BEGIN Excerpted passage

Jason Zweig's latest investing column in The Wall Street Journal is disturbing, but not necessarily for the reasons he outlines.
Consider this passage: "…many investors who followed the best advice were punished the worst. Someone who held a total-stock-market index fund lost more than 58% from October 2007 through March 2009 and remains 31% behind even after last year's recovery." Zweig goes on to note that "these people can't blame themselves; they did as they had been told."
My first reaction is to question who was handing out "best advice" that recommended owning a stock-index fund in isolation? Okay, let's be generous and assume that the equity index fund was owned along with other funds that targeted other asset classes. Even then, analyzing an equity index fund alone, rather than in concert with the entire portfolio, offers a distorted view of portfolio strategy. So too does using a short time frame for assessing success or failure. If you're day trading, presumably you understand the risks. But if you're a medium-to-long-term investor, reviewing recent history as the last word on portfolio strategy is a bit like trying to figure out the value of a car by looking only at the tires. It's certainly easy, but not very productive if we're looking for strategic-minded intelligence.

END Excerpted passage

▶ Activity A:
Summarize the commentary on Zweig's column in two sentences.
▶ Activity B:
Duplicate the part of the commentary on Zweig's column between "My first reaction" and "for strategic-minded intelligence.", inclusive.
Use only the commentary on Zweig's column as your source.

BEGIN Material shown

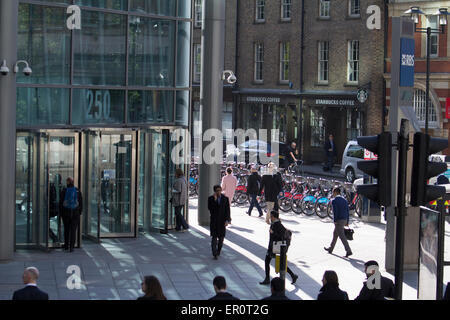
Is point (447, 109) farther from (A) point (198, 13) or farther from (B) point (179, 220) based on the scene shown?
(B) point (179, 220)

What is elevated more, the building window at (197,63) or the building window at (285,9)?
the building window at (285,9)

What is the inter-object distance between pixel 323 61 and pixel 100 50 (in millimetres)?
28221

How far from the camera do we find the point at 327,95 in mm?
47594

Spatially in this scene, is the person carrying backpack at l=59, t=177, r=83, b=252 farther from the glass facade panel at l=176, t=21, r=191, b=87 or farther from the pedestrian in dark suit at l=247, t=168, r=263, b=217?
the pedestrian in dark suit at l=247, t=168, r=263, b=217

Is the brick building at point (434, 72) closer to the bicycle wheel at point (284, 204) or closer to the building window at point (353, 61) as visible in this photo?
the building window at point (353, 61)

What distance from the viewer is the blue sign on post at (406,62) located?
18.8 m

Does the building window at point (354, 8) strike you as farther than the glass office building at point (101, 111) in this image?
Yes

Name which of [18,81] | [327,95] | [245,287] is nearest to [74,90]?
[18,81]

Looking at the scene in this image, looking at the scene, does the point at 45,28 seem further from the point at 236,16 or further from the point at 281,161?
the point at 236,16

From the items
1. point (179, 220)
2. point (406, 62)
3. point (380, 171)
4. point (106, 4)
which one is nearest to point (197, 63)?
point (179, 220)

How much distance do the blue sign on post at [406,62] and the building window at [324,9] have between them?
2955 centimetres

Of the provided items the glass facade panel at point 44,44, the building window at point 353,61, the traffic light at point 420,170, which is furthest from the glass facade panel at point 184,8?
the building window at point 353,61

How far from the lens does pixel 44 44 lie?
20281 mm

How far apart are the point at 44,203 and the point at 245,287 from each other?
546 centimetres
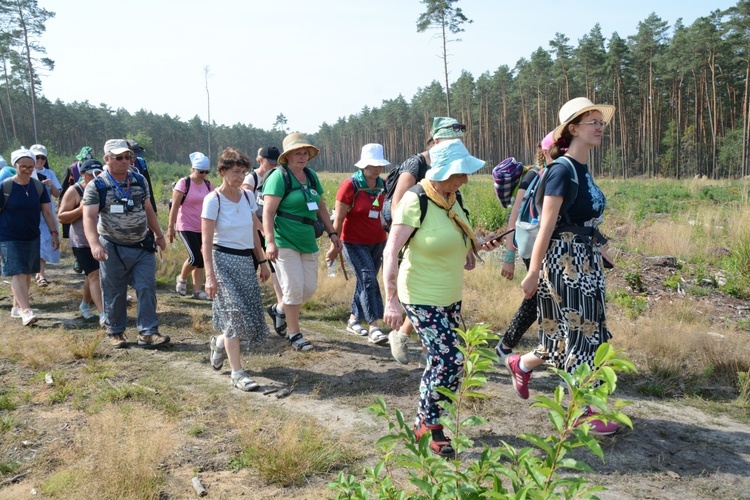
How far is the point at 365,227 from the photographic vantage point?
5949 millimetres

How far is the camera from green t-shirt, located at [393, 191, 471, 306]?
11.2 ft

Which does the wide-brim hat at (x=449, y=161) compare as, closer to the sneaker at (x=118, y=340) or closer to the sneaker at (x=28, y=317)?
the sneaker at (x=118, y=340)

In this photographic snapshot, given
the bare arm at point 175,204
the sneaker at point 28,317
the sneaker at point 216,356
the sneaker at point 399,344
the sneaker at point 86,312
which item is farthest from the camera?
the bare arm at point 175,204

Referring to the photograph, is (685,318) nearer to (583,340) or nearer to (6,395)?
(583,340)

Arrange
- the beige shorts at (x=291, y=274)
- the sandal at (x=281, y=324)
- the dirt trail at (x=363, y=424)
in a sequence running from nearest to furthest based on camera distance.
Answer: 1. the dirt trail at (x=363, y=424)
2. the beige shorts at (x=291, y=274)
3. the sandal at (x=281, y=324)

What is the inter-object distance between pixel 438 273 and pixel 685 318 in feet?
13.7

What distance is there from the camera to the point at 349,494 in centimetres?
171

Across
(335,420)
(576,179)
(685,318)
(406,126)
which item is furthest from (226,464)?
(406,126)

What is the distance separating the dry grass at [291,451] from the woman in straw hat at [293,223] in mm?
1848

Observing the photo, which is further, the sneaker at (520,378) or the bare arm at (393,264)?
the sneaker at (520,378)

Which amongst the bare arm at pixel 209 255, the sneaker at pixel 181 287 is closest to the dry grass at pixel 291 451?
the bare arm at pixel 209 255

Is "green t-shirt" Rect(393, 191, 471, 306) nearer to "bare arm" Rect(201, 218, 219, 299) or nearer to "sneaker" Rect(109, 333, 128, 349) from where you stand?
"bare arm" Rect(201, 218, 219, 299)

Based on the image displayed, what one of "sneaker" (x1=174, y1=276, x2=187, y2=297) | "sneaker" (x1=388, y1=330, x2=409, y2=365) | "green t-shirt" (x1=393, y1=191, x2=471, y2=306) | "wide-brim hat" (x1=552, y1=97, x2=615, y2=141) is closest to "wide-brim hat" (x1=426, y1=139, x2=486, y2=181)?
"green t-shirt" (x1=393, y1=191, x2=471, y2=306)

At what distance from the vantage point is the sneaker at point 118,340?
5.73m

END Material shown

▶ Written solution A:
The commentary responds to Jason Zweig's Wall Street Journal column, which reports that someone holding a total-stock-market index fund lost more than 58% from October 2007 through March 2009 despite following the best advice. It argues that analyzing an equity index fund alone rather than with the entire portfolio, and over a short time frame, gives a distorted view of portfolio strategy for medium-to-long-term investors.

▶ Written solution B:
My first reaction is to question who was handing out "best advice" that recommended owning a stock-index fund in isolation? Okay, let's be generous and assume that the equity index fund was owned along with other funds that targeted other asset classes. Even then, analyzing an equity index fund alone, rather than in concert with the entire portfolio, offers a distorted view of portfolio strategy. So too does using a short time frame for assessing success or failure. If you're day trading, presumably you understand the risks. But if you're a medium-to-long-term investor, reviewing recent history as the last word on portfolio strategy is a bit like trying to figure out the value of a car by looking only at the tires. It's certainly easy, but not very productive if we're looking for strategic-minded intelligence.